▼▼▼
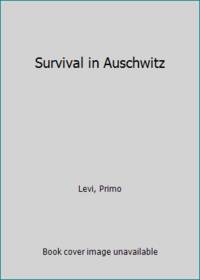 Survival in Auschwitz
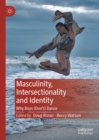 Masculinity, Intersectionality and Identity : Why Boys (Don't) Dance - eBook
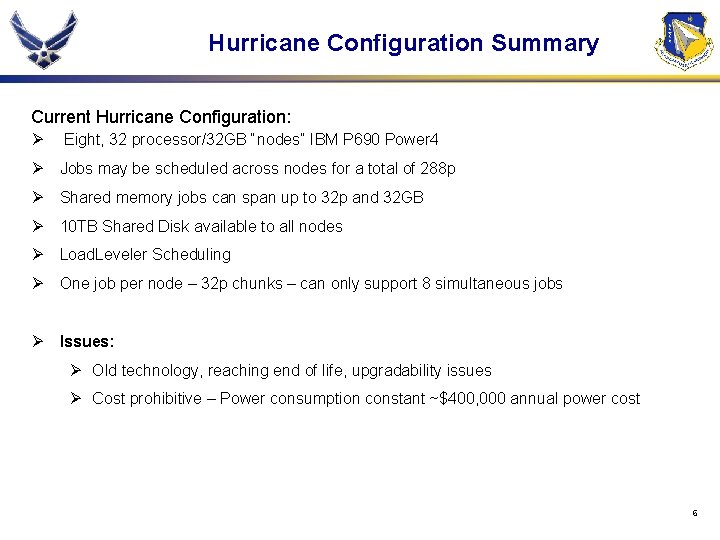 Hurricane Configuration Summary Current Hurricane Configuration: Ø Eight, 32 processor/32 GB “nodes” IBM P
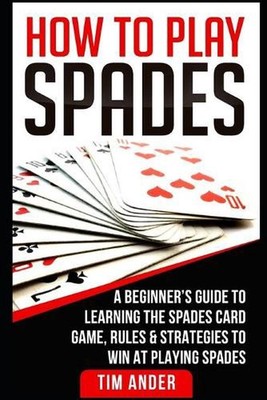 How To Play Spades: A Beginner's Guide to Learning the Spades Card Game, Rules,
▲▲▲
▼▼▼
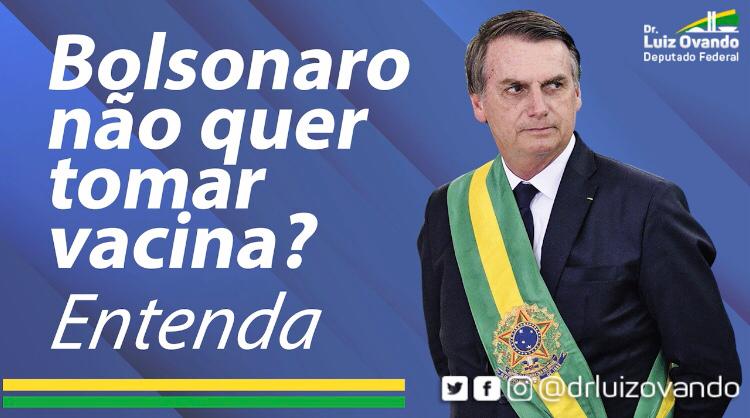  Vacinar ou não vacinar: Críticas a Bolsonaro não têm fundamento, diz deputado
▲▲▲
_ABOUT THIS EXERCISE_
Copy exactly the lines of the entries above from the one containing "Survival in Auschwitz" through the one containing "How To Play". Both end lines count; pictures do not.

_SOLUTION TO THE EXERCISE_
 Survival in Auschwitz
 Masculinity, Intersectionality and Identity : Why Boys (Don't) Dance - eBook
 Hurricane Configuration Summary Current Hurricane Configuration: Ø Eight, 32 processor/32 GB “nodes” IBM P
 How To Play Spades: A Beginner's Guide to Learning the Spades Card Game, Rules,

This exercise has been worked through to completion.